Bond, an English word that means letter of guarantee, contract, title worth a given amount, was the name of the passenger receipt tickets on the first collectivee transport vehicles that, since the Empire, circulated in Rio de Janeiro. The reason for the “bondes” (receipt tickets) were that the cost of riding a trolley car was lower than the average bill carried on one’s person, thus they handed out enough tickets for 5 rides for the cost of one bill (of 1,000 réis, in the late 1800s). In time, people started to call the trolleys by the name of the tickets (much like the history of the word “trem” as it’s used in Minas Gerais).
The bondes were a democratic means of transport, serving the whole population:
“In them they sat, side by side, men and women, whites and blacks, poor and wealthy, each one on the way to do their respective activities…”
The first bonde route to start circulating in Rio de Janeiro was in 1859, with animal traction, connecting the modern-day Praça Tiradentes with the Alto da Tijuca. However, the company was dissolved in 1866, due to a financial crisis: in 1868 the service was restarted thanks to a concession given to an American company Botanical Garden Railroad, connecting Rua Gonçalves Dias to Largo do Machado. (Abreu, 1997:44)
These very means of transport took people to the beaches, to popular festivals (religious and other), to the movie theaters (there were 13 in the city), to the playhouses and to the soccer fields. They were the main forms of entertainment for the population.
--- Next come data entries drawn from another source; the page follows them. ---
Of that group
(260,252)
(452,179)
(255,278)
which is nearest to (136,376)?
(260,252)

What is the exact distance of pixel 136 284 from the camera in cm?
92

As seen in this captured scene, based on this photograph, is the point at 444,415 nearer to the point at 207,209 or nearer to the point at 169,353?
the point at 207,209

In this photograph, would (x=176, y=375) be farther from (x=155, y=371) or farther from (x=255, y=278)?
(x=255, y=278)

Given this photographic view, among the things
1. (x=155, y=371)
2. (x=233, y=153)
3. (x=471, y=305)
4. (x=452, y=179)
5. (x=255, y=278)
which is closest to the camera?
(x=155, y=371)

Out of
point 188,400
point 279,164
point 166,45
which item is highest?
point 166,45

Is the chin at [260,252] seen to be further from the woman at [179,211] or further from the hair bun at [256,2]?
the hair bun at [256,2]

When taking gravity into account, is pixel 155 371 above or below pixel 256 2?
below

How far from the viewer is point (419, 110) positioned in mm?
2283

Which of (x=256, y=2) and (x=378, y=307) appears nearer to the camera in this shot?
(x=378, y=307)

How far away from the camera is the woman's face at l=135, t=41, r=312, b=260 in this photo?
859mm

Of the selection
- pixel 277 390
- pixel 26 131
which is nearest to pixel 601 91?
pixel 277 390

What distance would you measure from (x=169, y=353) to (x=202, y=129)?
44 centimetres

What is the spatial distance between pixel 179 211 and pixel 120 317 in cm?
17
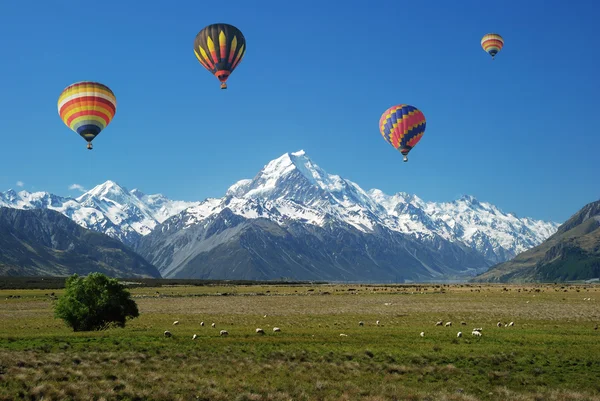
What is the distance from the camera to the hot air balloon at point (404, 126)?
109062mm

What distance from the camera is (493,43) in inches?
5236

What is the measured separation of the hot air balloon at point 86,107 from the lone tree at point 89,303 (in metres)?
42.6

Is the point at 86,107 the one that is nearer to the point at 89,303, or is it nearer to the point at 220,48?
the point at 220,48

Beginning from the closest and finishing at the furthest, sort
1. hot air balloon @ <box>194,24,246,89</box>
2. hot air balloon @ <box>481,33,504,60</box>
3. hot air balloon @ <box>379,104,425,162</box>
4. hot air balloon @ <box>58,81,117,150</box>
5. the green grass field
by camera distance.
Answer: the green grass field < hot air balloon @ <box>58,81,117,150</box> < hot air balloon @ <box>194,24,246,89</box> < hot air balloon @ <box>379,104,425,162</box> < hot air balloon @ <box>481,33,504,60</box>

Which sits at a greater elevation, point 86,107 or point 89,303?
point 86,107

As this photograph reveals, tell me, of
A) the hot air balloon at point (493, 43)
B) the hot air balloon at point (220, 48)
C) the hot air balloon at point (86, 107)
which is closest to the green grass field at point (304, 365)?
the hot air balloon at point (86, 107)

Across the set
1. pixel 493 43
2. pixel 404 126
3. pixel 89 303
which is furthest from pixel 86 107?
pixel 493 43

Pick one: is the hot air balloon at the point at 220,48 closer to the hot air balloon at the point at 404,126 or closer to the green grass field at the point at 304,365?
the hot air balloon at the point at 404,126

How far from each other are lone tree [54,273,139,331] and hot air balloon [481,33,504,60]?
108 metres

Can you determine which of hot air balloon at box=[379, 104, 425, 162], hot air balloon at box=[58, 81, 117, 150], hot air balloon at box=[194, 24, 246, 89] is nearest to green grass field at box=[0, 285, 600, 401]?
hot air balloon at box=[58, 81, 117, 150]

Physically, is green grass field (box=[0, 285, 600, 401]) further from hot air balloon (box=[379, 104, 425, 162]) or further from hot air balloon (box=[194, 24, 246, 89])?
hot air balloon (box=[379, 104, 425, 162])

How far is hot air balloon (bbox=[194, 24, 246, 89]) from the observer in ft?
305

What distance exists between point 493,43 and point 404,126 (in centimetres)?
4016

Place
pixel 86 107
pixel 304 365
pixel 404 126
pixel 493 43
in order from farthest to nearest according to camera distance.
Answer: pixel 493 43
pixel 404 126
pixel 86 107
pixel 304 365
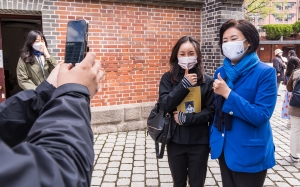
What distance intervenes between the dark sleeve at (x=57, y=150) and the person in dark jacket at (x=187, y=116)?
169cm

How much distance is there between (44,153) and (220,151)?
1892 mm

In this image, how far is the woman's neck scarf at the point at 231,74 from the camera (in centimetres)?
217

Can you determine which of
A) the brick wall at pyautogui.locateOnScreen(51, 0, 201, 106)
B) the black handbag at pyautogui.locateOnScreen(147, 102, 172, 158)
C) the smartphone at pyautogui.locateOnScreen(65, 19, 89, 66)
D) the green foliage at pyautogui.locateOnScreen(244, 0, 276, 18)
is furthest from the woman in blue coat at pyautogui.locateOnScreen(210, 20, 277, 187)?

Source: Um Olhar Bem Humorado Sobre o Rio dos Anos 20
Yet another interesting fact was that there were bondes for different purposes and occasions in the 20s. There were “bondes de distinção” for weddings and baptisms, there were ones for sick people and yet others for deceased ones. The image above shows a “bonde-assistência” (ambulance) from Cia. Ferro-Carril do Jardim Botânico in 1922.